Without trading costs
With extremely low trading costs
Feature Importance
We'll take a quick look at the features that most contributed to improving the IC across the 23 folds:
The top features from a conventional feature importance perspective are the ticker, followed by NATR, minute of the day, latest 1m return and the CCI:
Explore with greater accuracy and in more detail how feature values affect predictions using SHAP values as demonstrated in various other notebooks in this Chapter and the appendix!
Conclusion
We have seen that a relatively simple gradient boosting model is able to achieve fairly consistent predictive performance that is significantly better than a random guess even on a very short horizon.

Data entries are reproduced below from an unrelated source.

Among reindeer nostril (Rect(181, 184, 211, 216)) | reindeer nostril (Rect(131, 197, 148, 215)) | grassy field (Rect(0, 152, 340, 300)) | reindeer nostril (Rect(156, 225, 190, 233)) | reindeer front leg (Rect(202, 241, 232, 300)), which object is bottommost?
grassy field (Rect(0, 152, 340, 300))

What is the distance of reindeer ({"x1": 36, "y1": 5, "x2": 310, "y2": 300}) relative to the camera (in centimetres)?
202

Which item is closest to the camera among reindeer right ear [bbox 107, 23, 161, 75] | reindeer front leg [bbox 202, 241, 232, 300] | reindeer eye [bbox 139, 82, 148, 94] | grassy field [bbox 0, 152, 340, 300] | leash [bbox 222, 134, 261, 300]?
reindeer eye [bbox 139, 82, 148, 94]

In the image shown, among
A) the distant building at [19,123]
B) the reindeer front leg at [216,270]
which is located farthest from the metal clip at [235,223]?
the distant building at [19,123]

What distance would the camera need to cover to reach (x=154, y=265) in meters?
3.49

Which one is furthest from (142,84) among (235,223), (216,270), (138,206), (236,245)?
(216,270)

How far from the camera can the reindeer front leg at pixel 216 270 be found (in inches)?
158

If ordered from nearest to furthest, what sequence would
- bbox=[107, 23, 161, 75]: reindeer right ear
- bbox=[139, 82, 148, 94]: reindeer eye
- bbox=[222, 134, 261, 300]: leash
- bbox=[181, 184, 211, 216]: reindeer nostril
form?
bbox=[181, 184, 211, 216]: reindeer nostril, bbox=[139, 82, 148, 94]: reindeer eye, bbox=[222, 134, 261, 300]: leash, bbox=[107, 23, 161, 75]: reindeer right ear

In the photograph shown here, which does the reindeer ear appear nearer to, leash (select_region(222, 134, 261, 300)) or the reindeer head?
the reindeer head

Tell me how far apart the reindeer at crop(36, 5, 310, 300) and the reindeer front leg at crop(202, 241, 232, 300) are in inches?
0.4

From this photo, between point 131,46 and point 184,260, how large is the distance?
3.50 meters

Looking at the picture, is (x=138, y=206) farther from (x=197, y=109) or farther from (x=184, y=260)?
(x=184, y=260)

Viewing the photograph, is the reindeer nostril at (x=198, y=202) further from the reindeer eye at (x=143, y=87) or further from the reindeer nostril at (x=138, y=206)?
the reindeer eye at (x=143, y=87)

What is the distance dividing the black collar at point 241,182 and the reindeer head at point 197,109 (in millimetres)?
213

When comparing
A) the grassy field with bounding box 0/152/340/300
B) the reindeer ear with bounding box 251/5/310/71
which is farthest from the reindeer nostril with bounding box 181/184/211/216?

However, the resulting economic gains of our naive strategy of frequently buying/(short-)selling the top/bottome quantiles are too small to overcome the inevitable transaction costs. On the one hand, this demonstrates the challenges of extracting value from a predictive signal. On the other hand, it shows that we need a more sophisticated backtesting platform so that we can even begin to design and evaluate a more sophisticated strategy that requires far fewer trades to exploit the signal in our ML predictions.
In addition, we would also want to work on improving the model by adding more informative feature, e.g. based on the quote/trade info contained in the Algoseek data, or by fine-tuning our model architecture and hyperparameter settings.